DATA RECORDS:
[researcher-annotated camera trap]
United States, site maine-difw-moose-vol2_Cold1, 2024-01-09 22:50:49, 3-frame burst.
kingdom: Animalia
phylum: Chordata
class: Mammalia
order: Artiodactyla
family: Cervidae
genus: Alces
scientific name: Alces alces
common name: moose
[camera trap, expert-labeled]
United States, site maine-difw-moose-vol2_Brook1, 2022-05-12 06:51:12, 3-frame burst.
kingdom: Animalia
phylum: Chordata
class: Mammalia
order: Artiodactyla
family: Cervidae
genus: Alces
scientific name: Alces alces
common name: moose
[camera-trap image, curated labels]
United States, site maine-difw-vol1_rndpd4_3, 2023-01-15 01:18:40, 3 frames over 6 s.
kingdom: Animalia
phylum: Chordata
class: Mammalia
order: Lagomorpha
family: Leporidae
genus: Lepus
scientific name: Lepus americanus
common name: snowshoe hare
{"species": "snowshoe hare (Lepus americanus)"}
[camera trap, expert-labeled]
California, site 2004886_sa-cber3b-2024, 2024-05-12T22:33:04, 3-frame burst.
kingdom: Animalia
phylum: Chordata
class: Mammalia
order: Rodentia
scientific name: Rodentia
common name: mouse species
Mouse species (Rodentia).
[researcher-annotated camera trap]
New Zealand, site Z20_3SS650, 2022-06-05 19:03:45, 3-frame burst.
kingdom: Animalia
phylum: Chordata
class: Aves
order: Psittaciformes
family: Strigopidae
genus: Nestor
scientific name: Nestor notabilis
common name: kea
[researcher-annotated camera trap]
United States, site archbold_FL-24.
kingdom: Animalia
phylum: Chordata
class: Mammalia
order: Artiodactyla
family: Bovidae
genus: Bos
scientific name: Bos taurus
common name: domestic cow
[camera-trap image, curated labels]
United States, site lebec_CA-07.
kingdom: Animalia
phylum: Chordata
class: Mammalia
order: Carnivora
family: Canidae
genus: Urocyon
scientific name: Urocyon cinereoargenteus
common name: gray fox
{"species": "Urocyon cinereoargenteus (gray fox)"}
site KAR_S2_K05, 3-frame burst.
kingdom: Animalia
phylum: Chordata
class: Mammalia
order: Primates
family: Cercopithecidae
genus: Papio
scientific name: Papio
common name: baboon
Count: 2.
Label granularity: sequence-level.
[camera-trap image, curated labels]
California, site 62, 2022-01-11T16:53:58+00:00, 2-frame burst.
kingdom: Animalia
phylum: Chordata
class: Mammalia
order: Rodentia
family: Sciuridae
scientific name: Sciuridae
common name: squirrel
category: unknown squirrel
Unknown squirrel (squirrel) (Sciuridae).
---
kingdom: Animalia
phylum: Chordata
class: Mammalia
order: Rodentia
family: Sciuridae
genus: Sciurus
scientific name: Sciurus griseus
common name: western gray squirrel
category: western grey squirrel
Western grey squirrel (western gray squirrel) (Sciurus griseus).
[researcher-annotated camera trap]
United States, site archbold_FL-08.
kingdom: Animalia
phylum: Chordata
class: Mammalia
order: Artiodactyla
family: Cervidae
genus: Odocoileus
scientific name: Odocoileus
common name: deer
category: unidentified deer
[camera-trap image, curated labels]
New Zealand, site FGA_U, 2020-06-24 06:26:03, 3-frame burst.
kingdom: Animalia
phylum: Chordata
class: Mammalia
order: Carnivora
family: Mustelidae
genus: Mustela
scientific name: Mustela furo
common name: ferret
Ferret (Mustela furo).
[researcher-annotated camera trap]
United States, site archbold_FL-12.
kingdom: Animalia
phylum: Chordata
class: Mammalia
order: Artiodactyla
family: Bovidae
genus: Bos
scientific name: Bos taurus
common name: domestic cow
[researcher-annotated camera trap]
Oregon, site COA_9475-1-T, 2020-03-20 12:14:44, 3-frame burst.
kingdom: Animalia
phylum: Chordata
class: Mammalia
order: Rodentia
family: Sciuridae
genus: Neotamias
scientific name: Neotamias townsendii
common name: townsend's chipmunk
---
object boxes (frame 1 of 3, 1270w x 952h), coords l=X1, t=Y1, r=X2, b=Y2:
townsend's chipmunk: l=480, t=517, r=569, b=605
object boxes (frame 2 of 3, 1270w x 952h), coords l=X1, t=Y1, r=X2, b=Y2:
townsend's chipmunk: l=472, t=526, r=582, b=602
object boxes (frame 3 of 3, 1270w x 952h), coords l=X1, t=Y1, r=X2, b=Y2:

ABOUT THIS TASK: Each line that includes the string "States" should be copied from the data.

YOUR SOLUTION:
United States, site maine-difw-moose-vol2_Cold1, 2024-01-09 22:50:49, 3-frame burst.
United States, site maine-difw-moose-vol2_Brook1, 2022-05-12 06:51:12, 3-frame burst.
United States, site maine-difw-vol1_rndpd4_3, 2023-01-15 01:18:40, 3 frames over 6 s.
United States, site archbold_FL-24.
United States, site lebec_CA-07.
United States, site archbold_FL-08.
United States, site archbold_FL-12.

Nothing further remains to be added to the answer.